• Selected extract:
------------------------------------------------------------------------

The petitioner is before this Court calling in question an

order dated 07-11-2022 passed by the Additional Civil Judge

and JMFC, Bantwal, D.K. in C.C.No.47 of 2021, dismissing the

application filed by the petitioner under Section 319 of the

Cr.P.C. seeking to implead the 1st respondent herein as accused

No.4 in the criminal case and also an order dated 22-06-2024

passed by the III Additional District and Sessions Judge, D.K.,

Mangalore in Criminal Revision Petition No.7 of 2023,

dismissing the revision petition.

NC: 2024:KHC:43494

2. Heard Sri S.Rajashekar, learned counsel appearing for

the petitioner and Sri B.N. Jagadeesha, learned Additional State

Public Prosecutor for respondent No.1.

3. Facts, in brief, germane are as follows;-

A crime comes to be registered on 18-04-2020 in Crime

No.76/2019-20/15SIE/150412 by the jurisdictional Detecting

Officer of the Karnataka Excise Department for offences

punishable under Sections 13, 32(2) and 38(A) of the

Karnataka Excise Act, 1965. The police conduct investigation

and file a charge sheet against three persons.

------------------------------------------------------------------------

• Material:

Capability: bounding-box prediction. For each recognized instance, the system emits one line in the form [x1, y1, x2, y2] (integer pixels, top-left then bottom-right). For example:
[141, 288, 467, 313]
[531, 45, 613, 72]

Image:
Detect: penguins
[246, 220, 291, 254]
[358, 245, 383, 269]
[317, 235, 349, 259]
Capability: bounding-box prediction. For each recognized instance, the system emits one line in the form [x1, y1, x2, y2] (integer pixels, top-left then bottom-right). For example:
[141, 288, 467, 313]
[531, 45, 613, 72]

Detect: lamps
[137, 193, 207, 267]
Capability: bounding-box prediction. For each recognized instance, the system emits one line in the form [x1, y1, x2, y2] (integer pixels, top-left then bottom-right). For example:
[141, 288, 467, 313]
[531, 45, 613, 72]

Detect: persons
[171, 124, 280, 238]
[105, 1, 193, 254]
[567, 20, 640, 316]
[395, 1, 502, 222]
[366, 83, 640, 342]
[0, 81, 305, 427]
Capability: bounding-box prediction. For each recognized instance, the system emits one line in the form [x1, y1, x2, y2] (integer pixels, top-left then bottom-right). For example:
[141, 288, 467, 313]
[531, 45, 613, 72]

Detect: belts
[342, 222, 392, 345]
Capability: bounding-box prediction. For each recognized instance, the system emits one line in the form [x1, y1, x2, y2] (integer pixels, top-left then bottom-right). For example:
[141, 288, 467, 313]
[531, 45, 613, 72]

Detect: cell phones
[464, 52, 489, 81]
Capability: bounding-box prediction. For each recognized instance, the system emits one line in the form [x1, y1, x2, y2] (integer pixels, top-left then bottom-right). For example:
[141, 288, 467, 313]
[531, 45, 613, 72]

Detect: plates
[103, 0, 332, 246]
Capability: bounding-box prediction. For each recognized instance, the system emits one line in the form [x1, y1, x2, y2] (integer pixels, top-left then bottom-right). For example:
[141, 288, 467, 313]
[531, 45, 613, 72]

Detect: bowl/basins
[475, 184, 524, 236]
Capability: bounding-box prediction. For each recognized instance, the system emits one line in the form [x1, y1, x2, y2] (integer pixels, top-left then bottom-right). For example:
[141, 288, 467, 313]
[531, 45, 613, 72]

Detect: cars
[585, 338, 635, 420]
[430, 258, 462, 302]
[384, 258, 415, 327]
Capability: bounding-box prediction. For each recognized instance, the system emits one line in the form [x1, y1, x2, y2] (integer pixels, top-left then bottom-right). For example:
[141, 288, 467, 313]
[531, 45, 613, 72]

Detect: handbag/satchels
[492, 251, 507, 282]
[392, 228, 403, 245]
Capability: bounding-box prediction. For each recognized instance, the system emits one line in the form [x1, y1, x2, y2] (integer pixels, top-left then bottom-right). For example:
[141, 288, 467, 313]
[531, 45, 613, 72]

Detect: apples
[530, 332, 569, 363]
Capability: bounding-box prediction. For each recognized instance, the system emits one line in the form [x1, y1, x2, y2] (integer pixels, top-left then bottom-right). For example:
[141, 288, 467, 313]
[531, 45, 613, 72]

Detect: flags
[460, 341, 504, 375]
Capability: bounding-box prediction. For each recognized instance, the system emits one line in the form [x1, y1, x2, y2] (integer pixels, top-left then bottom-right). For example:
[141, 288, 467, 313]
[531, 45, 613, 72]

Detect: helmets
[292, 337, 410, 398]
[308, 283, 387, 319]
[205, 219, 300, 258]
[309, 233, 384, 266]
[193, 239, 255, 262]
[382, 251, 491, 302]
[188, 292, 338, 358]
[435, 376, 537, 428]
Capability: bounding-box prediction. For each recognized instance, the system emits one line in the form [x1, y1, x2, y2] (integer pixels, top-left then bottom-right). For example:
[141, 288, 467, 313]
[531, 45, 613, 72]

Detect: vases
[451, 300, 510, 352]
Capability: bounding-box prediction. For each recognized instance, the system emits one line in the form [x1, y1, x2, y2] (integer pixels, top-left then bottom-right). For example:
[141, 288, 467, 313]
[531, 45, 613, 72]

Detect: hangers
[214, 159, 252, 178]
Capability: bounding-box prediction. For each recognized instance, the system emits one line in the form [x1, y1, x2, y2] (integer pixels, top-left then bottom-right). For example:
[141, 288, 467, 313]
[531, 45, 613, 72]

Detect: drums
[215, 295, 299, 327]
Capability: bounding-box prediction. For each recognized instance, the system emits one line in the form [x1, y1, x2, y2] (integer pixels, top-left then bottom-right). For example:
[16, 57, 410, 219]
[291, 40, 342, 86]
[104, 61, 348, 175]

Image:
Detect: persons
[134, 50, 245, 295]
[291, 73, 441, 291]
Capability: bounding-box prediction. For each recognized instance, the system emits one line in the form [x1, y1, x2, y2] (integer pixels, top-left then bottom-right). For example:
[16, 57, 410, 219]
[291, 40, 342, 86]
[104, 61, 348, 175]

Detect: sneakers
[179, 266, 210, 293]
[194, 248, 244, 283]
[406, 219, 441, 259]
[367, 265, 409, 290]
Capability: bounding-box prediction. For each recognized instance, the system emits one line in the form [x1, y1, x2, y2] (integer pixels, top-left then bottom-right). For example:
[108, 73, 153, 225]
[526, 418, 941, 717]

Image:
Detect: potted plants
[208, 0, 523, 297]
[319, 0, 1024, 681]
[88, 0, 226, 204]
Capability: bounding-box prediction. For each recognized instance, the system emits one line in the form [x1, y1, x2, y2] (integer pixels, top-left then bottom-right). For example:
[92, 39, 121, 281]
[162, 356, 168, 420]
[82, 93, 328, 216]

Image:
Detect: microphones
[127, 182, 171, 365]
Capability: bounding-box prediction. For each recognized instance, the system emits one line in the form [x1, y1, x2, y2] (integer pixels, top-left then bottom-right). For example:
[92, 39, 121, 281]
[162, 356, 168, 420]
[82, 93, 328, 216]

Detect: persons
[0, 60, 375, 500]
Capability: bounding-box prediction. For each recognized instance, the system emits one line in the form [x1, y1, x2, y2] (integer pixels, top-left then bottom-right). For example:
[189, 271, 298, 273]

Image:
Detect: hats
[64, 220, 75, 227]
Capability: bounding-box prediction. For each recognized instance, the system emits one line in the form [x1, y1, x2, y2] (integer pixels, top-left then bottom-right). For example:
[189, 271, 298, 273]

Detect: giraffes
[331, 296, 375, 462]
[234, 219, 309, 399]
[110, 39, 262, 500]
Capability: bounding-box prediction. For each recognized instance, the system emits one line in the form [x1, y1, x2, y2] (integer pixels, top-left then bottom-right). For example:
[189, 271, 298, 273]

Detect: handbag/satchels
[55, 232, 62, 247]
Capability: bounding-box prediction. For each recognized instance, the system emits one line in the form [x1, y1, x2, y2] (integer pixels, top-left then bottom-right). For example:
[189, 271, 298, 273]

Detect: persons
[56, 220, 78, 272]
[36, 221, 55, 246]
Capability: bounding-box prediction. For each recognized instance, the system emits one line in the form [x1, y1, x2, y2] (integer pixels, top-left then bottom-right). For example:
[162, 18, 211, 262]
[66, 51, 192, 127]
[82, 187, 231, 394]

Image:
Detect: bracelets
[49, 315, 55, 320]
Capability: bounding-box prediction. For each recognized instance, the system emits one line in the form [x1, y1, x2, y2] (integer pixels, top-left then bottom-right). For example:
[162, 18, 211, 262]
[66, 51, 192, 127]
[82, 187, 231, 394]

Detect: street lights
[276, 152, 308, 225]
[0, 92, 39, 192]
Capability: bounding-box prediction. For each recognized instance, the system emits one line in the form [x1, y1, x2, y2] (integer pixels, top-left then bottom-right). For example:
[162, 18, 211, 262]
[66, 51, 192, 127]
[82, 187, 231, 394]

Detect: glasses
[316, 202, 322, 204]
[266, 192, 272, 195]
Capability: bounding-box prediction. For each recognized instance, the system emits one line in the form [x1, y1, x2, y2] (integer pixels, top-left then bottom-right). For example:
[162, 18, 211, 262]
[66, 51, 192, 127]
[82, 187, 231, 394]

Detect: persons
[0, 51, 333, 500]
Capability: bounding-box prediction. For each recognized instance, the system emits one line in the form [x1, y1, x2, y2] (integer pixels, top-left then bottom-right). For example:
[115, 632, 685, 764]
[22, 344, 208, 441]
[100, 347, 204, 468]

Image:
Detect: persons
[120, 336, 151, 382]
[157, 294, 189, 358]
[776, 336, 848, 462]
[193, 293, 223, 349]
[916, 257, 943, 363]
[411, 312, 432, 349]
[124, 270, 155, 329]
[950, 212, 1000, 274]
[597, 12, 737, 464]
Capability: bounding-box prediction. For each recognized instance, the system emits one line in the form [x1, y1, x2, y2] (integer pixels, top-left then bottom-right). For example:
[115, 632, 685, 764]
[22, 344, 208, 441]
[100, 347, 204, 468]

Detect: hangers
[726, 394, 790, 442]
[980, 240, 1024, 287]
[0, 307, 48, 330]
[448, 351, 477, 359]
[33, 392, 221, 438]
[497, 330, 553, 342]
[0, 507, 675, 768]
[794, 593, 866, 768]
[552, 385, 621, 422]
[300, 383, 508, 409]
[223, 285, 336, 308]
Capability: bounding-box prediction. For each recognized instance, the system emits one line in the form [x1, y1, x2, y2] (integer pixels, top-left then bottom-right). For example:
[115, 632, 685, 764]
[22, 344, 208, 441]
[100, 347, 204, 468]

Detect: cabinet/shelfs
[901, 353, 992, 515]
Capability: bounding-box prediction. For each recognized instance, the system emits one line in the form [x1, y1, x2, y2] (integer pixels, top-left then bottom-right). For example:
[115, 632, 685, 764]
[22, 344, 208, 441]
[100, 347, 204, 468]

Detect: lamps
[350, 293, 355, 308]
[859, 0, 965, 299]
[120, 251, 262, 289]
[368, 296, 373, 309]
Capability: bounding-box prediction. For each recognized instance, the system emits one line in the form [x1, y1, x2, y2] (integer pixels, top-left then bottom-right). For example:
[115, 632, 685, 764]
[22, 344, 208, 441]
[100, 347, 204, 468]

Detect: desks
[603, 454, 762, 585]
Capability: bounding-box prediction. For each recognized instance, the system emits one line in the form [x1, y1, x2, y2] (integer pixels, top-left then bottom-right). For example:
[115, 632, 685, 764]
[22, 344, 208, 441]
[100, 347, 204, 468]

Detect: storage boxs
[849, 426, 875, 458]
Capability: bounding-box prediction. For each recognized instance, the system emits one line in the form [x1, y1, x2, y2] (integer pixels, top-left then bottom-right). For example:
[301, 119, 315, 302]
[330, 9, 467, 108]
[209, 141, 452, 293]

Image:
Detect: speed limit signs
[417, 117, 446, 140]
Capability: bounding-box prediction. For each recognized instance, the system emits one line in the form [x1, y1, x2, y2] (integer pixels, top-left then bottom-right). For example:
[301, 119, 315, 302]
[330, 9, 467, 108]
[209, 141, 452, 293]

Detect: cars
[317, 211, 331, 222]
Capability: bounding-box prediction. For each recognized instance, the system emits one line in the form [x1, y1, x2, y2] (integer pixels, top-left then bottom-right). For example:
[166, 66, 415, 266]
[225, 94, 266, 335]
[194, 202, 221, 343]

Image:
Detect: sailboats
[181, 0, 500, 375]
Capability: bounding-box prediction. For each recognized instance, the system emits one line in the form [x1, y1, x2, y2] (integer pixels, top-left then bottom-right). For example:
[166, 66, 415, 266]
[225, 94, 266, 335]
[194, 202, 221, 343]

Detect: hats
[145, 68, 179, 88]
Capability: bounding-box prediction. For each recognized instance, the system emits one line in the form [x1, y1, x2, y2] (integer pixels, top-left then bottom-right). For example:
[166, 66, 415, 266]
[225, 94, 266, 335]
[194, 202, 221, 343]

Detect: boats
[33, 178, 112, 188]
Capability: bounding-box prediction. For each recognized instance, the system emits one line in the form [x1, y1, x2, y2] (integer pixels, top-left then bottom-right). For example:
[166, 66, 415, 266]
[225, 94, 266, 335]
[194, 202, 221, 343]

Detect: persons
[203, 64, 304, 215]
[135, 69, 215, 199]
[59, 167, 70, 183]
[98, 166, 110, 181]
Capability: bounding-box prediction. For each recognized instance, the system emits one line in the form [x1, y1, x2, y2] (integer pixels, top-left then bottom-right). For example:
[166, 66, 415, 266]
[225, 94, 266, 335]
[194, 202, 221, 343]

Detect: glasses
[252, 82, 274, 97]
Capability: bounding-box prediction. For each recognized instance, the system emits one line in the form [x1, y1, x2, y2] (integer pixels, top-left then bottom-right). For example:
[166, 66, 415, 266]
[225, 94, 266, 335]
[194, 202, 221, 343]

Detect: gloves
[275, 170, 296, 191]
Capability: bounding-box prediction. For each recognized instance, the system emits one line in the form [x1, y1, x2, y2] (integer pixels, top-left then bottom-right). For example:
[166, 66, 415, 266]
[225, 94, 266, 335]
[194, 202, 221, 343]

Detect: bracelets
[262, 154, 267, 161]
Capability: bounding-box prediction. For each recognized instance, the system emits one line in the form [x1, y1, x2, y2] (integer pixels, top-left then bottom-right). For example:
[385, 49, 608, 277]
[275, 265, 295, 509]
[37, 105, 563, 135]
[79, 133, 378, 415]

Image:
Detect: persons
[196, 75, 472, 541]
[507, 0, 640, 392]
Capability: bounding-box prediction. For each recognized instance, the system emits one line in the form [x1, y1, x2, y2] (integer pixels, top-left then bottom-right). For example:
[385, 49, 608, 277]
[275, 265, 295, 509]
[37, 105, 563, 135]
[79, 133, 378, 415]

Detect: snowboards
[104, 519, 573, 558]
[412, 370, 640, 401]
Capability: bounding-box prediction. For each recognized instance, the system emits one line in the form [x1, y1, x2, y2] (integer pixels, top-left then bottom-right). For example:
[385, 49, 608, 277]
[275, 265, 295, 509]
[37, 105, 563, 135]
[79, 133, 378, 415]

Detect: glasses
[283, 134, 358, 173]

------------------------------------------------------------------------

• Stated problem 1:
In the court order excerpt, on what date was the crime registered?
• Stated problem 2:
Please quote the court order excerpt starting at "No.4 in the" and ending at "the revision petition.".

• Worked solution 1:
18-04-2020

• Worked solution 2:
No.4 in the criminal case and also an order dated 22-06-2024

passed by the III Additional District and Sessions Judge, D.K.,

Mangalore in Criminal Revision Petition No.7 of 2023,

dismissing the revision petition.